French radio stations are preparing to celebrate the centenary of the first radio broadcast in France, in December 1921, in light of the profound transformations that have occurred in this media medium.
In a report published by the newspaper La Croix, writers French Aude Carrasco and Marie Valentin Chaudon say that the radio audience in France is decreasing at a steady level (2.1 million fewer listeners across all radio stations between 2020 and 2021 according to the latest studies), but radio It’s still a mass media with 40 million regular listeners, and about 2.6 million podcasts. Read also Souk Garage.. Beiruti atmosphere unlike other popular markets Women tell tales of a lifetime canned with a purpose.. Behind every masterpiece is a story, a country and a journey Record sellers in Istanbul..a hidden world inside the alleys of the historical city Turning it into antiques.. a young Arab woman who masters the revival and renovation of furniture and decorations in America
In this context, France Inter presenter Sonia Devilers says, “There is still a part of the audience who is interested in the history of radio… and the elderly remember its main role during the First World War. For the baby-boom generation (post-WWII) The radio was the primary media medium, and their children grew up on the waves of liberation broadcasted by radio stations in the early eighties.
According to the sociologist and researcher at the French National Center for Scientific Research, Hervé Gillivarek, “Loyalty to a specific radio station for these generations was a matter of identity.”
Sonya Devilers continues, “The evolution of broadcasting has changed everything. Transistor listening has declined, and now we often listen to radio on screens in competition with a lot of other platforms. So, radio stations now face a double challenge: to continue to provide quality content to their listeners. Loyalty, while exploring new ways of writing, through the production of podcasts.

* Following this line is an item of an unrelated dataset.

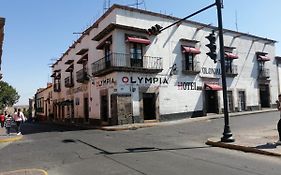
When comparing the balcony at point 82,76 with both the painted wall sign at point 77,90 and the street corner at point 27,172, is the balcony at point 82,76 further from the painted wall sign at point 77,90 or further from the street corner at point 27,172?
the street corner at point 27,172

But will the rise of podcasts, or podcasts, spell the end of the era of live radio? “Podcasts are individualistic and will never create that emotional connection that we feel while listening to the radio,” Gillivarik sees in this context.
Emmanuel Buterin, president of the French Syndicate of Private Radios, says, “There are about two million regular listeners for 700 radio stations. Local radio stations have a tangible social impact, especially in rural areas. We are in a period of transition, and I bet in the medium term There will be new developments for radios.”
The Radio player application reflects the diversity of the radio scene in France. The launch of this digital application was overseen by 6 media groups (Altice Media, Lagardère News, M6, Les Andes Radio, NRG Group and Radio France) last April, It will allow listening to more than 200 radio stations over the air, 600 stations online, and more than 120,000 podcasts.
“It has a very good audience,” explains Jean-Eric Valle, President of Radio Player. “Our mission is to bring together all French radio stations to provide a useful service to the public.”
He adds: “The digital radio broadcasting technology aims to update the transmission via FM waves, to obtain better quality digital sound without distortion or interruption in the car. It will also allow you to put 13 wireless devices on the same frequency!”
100 years of radio in France
December 24, 1921: The first radio broadcast to the public from the Eiffel Tower.
November 9, 1981: The Radio Waves Editing Law ends state control of broadcasting since 1945.
April 8, 2021: Six media groups launch the free Radio Player app.